● **Records provided**:
* BEGIN *

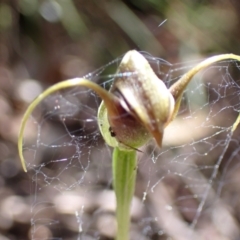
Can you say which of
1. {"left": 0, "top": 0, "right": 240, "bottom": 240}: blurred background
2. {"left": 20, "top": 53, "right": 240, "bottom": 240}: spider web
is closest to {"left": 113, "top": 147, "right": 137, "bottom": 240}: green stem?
{"left": 20, "top": 53, "right": 240, "bottom": 240}: spider web

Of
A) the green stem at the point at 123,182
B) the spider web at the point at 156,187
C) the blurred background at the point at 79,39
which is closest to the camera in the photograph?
the green stem at the point at 123,182

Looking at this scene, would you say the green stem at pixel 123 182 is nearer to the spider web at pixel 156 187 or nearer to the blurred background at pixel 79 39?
the spider web at pixel 156 187

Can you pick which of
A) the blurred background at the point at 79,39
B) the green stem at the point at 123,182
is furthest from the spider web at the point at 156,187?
the green stem at the point at 123,182

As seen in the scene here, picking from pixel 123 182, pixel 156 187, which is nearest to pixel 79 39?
pixel 156 187

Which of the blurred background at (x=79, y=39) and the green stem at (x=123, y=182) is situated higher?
the blurred background at (x=79, y=39)

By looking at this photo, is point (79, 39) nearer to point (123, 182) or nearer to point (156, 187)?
point (156, 187)

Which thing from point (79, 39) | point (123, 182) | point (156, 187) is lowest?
point (123, 182)
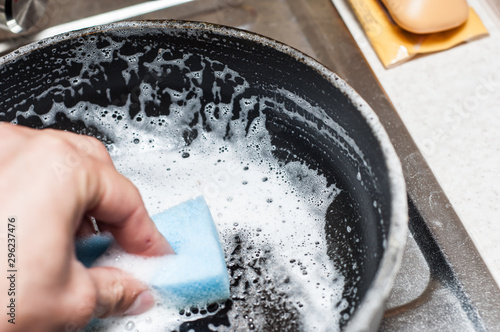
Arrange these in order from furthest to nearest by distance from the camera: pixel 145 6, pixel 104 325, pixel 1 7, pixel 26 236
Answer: pixel 145 6 < pixel 1 7 < pixel 104 325 < pixel 26 236

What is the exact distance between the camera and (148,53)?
44 cm

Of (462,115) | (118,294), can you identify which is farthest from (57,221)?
(462,115)

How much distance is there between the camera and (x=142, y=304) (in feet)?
1.19

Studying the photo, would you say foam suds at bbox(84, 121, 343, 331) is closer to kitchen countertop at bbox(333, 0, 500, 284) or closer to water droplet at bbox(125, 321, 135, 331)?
water droplet at bbox(125, 321, 135, 331)

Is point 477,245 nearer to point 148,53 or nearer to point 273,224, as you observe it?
point 273,224

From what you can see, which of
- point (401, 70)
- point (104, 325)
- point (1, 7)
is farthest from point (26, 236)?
point (401, 70)

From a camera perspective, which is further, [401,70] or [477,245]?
[401,70]

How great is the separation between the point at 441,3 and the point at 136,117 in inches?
13.4

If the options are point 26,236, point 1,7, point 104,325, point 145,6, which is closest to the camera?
point 26,236

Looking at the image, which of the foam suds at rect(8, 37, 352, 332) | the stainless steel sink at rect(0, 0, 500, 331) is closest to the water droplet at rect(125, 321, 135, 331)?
the foam suds at rect(8, 37, 352, 332)

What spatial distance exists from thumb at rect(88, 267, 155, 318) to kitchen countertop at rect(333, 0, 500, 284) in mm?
302

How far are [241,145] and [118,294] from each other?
18 centimetres

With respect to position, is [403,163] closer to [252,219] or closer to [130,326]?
[252,219]

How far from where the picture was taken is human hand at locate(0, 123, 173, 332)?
26 cm
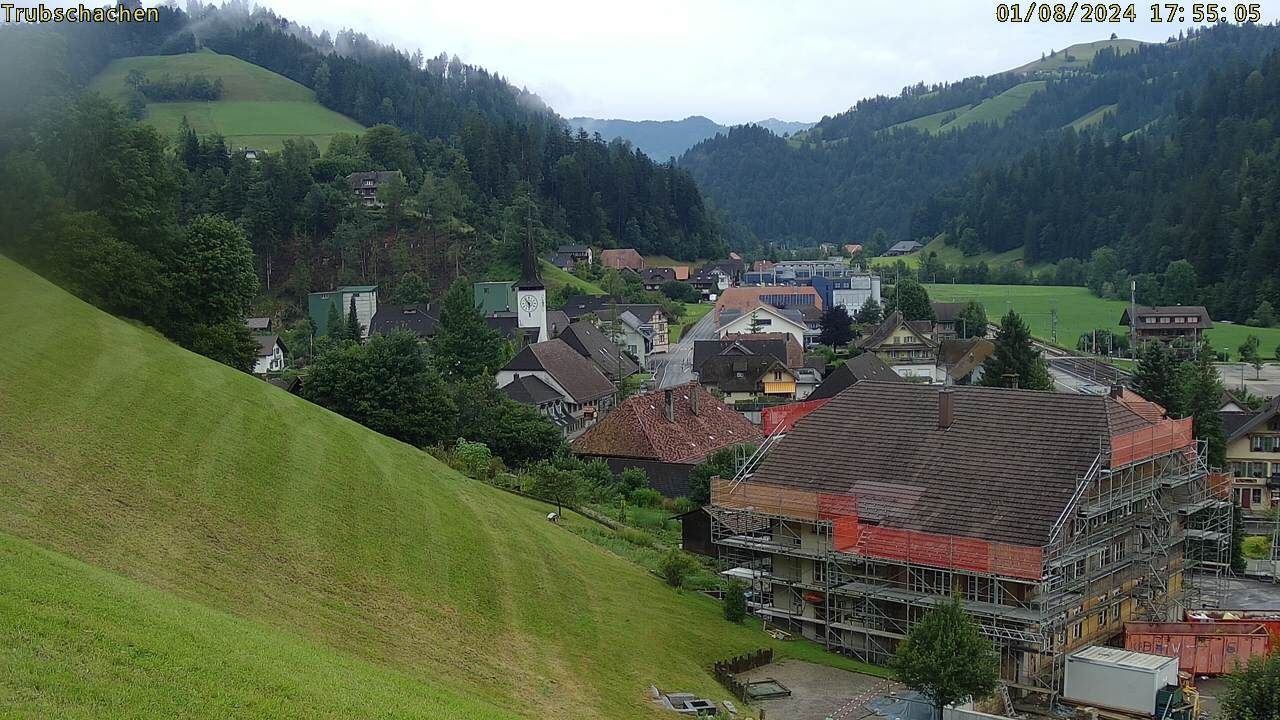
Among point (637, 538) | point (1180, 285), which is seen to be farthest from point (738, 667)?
point (1180, 285)

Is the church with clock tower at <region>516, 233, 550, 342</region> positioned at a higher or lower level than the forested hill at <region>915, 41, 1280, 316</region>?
lower

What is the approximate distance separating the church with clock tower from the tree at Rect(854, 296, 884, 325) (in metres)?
38.4

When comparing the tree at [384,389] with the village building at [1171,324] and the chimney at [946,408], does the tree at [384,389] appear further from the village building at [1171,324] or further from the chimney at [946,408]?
the village building at [1171,324]

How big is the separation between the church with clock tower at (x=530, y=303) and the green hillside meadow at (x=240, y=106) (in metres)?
60.0

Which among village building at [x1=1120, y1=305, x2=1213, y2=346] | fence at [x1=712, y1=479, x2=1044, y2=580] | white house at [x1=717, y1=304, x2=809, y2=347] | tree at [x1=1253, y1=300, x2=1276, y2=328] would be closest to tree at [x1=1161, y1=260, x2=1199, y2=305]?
tree at [x1=1253, y1=300, x2=1276, y2=328]

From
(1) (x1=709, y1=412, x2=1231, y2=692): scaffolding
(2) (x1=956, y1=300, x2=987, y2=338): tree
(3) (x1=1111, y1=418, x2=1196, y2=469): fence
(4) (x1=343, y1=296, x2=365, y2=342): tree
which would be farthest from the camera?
(2) (x1=956, y1=300, x2=987, y2=338): tree

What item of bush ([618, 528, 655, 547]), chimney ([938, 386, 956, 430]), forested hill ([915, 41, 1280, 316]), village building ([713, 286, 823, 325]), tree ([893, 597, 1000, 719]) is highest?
forested hill ([915, 41, 1280, 316])

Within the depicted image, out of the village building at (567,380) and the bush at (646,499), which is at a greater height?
the village building at (567,380)

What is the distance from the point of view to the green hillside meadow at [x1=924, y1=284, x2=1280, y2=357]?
104625 mm

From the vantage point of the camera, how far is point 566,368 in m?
70.0

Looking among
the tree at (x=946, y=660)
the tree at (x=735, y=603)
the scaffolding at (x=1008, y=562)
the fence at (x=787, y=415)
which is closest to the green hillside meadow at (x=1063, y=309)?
the fence at (x=787, y=415)

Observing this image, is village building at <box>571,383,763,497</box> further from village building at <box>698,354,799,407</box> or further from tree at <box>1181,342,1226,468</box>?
village building at <box>698,354,799,407</box>

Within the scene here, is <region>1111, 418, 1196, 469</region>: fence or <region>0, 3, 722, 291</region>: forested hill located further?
<region>0, 3, 722, 291</region>: forested hill

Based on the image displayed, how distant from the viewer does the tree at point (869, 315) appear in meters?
115
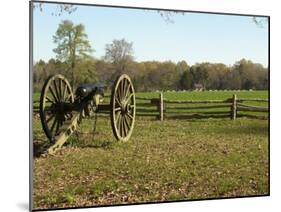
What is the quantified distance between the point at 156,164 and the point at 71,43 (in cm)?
152

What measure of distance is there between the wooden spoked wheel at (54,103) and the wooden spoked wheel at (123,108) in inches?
17.9

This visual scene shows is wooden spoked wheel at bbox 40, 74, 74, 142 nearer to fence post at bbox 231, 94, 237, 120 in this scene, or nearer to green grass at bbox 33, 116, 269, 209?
green grass at bbox 33, 116, 269, 209

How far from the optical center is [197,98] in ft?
23.0

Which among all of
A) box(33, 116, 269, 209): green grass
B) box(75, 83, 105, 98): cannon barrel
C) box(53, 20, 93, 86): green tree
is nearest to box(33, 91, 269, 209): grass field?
box(33, 116, 269, 209): green grass

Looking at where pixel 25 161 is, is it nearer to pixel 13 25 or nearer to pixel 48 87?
pixel 48 87

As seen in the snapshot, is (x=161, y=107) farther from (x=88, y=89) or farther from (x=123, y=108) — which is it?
(x=88, y=89)

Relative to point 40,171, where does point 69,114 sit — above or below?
above

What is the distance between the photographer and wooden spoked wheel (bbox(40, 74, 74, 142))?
6254 mm

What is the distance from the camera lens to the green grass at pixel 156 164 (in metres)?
6.34

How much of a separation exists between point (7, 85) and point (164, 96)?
65.5 inches

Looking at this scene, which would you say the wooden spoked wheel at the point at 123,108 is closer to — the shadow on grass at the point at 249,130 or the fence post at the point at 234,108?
the shadow on grass at the point at 249,130

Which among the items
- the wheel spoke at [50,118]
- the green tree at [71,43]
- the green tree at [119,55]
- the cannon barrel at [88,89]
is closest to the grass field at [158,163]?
the wheel spoke at [50,118]

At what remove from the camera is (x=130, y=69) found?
263 inches

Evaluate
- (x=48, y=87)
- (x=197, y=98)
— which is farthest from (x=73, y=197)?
(x=197, y=98)
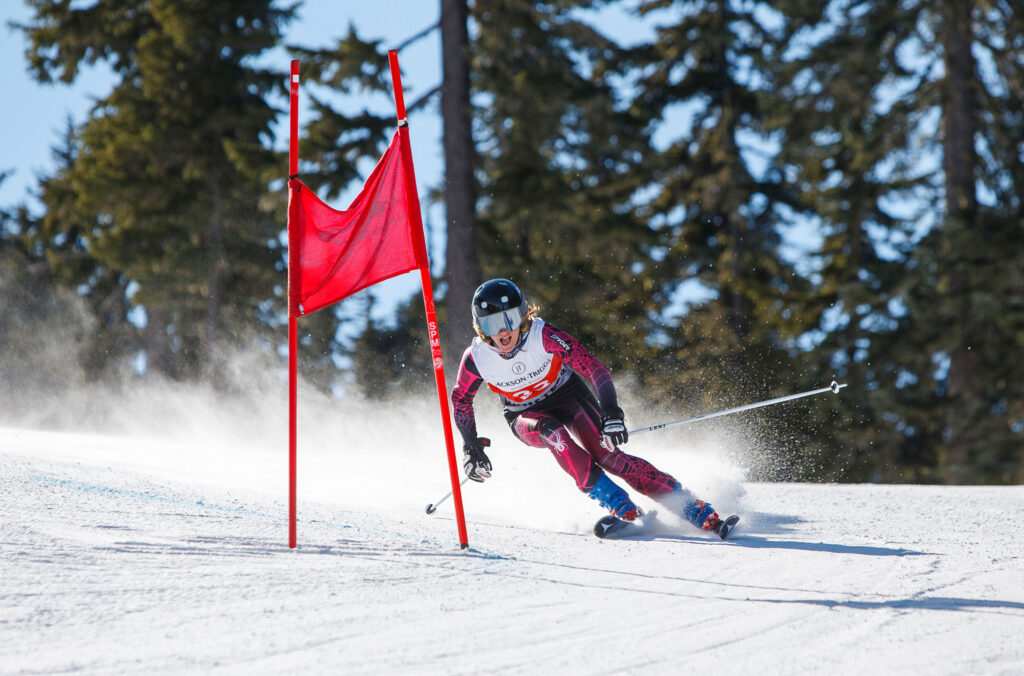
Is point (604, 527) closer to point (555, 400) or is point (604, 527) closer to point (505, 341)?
A: point (555, 400)

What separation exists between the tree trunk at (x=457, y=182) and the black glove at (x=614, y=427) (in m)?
7.83

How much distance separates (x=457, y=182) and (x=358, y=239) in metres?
9.24

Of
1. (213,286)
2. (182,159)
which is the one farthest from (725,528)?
(182,159)

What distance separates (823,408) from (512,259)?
6.48 meters

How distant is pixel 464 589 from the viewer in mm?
3756

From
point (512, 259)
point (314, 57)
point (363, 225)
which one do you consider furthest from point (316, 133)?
point (363, 225)

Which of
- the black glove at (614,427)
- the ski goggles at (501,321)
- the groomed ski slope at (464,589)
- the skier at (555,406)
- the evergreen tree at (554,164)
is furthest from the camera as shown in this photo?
the evergreen tree at (554,164)

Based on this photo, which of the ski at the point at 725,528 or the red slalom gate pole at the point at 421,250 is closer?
the red slalom gate pole at the point at 421,250

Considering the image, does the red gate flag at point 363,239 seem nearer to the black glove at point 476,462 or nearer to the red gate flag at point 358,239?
the red gate flag at point 358,239

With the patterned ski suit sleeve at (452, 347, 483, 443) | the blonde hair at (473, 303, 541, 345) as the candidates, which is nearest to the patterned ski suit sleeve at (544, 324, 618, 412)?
the blonde hair at (473, 303, 541, 345)

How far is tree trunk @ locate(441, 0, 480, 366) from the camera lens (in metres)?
13.5

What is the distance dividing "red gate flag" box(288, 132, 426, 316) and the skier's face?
38.2 inches

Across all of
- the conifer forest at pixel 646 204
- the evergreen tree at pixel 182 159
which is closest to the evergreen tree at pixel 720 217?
the conifer forest at pixel 646 204

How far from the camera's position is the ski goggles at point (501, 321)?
5.66 metres
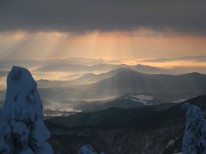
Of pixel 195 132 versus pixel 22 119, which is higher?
pixel 22 119

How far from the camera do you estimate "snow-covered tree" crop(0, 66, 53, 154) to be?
5003 centimetres

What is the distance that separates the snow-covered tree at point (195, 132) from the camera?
54.3 m

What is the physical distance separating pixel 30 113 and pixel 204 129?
59.7 feet

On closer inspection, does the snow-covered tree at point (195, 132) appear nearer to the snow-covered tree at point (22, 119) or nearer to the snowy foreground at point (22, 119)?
the snowy foreground at point (22, 119)

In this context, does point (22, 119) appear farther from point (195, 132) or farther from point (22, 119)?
point (195, 132)

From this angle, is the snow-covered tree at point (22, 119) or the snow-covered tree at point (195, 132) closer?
the snow-covered tree at point (22, 119)

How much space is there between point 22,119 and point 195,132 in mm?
18159

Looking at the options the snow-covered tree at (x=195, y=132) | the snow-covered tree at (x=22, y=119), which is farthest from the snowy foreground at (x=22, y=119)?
the snow-covered tree at (x=195, y=132)

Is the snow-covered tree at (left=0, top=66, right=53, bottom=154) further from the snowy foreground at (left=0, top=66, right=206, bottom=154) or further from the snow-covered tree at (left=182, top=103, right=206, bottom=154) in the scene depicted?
the snow-covered tree at (left=182, top=103, right=206, bottom=154)

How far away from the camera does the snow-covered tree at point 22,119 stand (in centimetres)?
5003

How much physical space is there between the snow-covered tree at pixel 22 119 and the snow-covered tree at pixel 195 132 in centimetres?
1490

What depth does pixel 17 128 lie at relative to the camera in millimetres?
49531

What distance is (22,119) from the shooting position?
5006 cm

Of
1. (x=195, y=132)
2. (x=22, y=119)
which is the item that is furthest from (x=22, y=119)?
(x=195, y=132)
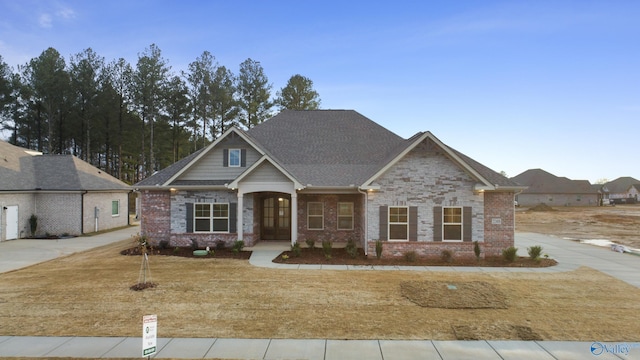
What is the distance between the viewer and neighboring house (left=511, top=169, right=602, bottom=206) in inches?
2425

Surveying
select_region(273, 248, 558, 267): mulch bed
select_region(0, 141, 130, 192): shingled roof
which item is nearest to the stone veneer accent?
select_region(273, 248, 558, 267): mulch bed

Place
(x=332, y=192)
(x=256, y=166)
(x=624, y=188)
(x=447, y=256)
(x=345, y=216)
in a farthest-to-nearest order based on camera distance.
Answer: (x=624, y=188), (x=345, y=216), (x=332, y=192), (x=256, y=166), (x=447, y=256)

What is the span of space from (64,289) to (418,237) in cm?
1303

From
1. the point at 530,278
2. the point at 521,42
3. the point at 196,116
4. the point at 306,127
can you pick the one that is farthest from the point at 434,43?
the point at 196,116

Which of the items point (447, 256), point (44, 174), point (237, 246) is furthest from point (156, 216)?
point (447, 256)

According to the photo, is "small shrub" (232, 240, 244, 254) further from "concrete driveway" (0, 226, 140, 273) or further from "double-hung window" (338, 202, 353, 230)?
"concrete driveway" (0, 226, 140, 273)

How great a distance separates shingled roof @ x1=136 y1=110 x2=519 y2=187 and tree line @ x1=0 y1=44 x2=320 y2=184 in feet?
57.7

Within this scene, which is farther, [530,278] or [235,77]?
[235,77]

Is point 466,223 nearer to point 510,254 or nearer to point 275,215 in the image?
point 510,254

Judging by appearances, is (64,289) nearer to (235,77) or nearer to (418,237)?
(418,237)

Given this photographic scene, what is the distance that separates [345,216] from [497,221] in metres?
7.34

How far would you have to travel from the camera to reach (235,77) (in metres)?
39.9

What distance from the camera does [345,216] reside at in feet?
57.8

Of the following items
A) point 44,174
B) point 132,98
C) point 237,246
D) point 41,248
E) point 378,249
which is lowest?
point 41,248
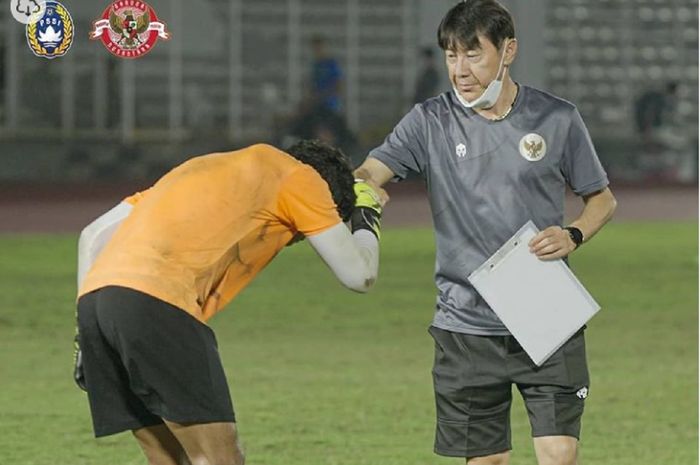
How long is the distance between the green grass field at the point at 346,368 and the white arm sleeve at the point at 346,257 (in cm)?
327

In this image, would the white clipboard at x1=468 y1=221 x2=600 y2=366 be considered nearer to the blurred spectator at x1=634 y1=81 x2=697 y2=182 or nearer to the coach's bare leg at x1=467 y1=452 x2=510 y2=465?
the coach's bare leg at x1=467 y1=452 x2=510 y2=465

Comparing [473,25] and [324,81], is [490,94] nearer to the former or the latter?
[473,25]

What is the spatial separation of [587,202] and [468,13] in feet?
2.79

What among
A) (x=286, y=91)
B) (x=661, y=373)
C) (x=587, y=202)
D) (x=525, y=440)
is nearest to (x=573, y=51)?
(x=286, y=91)

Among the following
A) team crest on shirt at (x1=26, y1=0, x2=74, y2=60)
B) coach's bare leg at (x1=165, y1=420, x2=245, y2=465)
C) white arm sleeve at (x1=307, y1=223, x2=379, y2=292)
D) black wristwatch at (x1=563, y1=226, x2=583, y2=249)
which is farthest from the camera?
team crest on shirt at (x1=26, y1=0, x2=74, y2=60)

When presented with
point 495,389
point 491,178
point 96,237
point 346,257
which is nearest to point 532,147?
point 491,178

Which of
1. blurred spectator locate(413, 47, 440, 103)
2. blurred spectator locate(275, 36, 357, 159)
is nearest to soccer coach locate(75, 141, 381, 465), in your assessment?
blurred spectator locate(275, 36, 357, 159)

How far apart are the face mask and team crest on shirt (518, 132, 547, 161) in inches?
7.1

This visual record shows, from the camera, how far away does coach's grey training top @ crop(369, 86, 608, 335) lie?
22.1 feet

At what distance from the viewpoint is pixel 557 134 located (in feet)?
22.2

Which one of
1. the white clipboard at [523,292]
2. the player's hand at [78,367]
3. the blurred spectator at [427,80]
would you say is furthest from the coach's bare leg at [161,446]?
the blurred spectator at [427,80]

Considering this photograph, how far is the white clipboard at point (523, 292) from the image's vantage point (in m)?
6.66

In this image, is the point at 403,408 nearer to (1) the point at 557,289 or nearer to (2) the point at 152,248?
(1) the point at 557,289

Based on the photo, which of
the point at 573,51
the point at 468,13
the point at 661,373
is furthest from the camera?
the point at 573,51
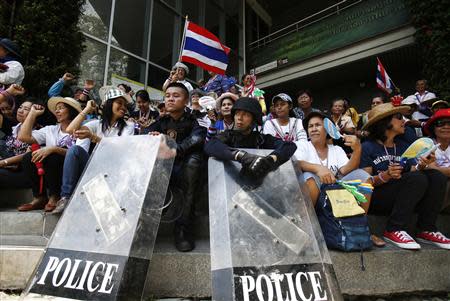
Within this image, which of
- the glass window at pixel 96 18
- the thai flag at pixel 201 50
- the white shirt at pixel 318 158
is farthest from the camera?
the glass window at pixel 96 18

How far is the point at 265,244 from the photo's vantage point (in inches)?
69.0

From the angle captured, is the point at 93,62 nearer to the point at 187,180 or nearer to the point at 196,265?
the point at 187,180

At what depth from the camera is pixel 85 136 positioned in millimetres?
2908

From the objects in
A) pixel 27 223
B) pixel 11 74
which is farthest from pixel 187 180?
pixel 11 74

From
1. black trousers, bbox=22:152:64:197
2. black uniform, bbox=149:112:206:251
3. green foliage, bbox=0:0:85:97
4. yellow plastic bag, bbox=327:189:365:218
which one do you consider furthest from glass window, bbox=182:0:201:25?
yellow plastic bag, bbox=327:189:365:218

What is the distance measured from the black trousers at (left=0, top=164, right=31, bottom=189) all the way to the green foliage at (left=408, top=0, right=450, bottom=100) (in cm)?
828

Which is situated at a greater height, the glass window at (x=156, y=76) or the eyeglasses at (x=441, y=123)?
the glass window at (x=156, y=76)

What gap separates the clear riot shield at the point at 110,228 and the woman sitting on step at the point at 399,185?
203 centimetres

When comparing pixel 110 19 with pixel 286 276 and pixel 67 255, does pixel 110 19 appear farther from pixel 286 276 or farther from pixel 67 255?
pixel 286 276

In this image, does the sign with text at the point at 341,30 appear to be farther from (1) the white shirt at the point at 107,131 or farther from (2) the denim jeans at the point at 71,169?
(2) the denim jeans at the point at 71,169

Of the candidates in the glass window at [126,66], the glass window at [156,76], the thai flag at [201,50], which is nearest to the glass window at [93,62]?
the glass window at [126,66]

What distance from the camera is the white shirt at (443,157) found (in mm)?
3055

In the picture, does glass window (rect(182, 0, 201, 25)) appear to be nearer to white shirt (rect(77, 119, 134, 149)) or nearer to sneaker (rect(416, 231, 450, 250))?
white shirt (rect(77, 119, 134, 149))

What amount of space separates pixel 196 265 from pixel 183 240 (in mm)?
255
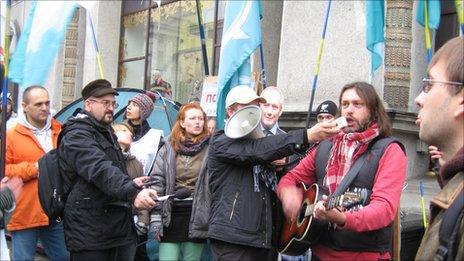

* END *

● **Work instructions**:
Find every line in the listing above that contains the word "positioned", and copy each of those lines in full.

● **Answer to the problem**:
Is the church with clock tower at <region>516, 233, 550, 342</region> positioned at a higher or lower level than the forested hill at <region>915, 41, 1280, 316</region>?
At what depth from the camera is pixel 85 136 positioned in millimetres?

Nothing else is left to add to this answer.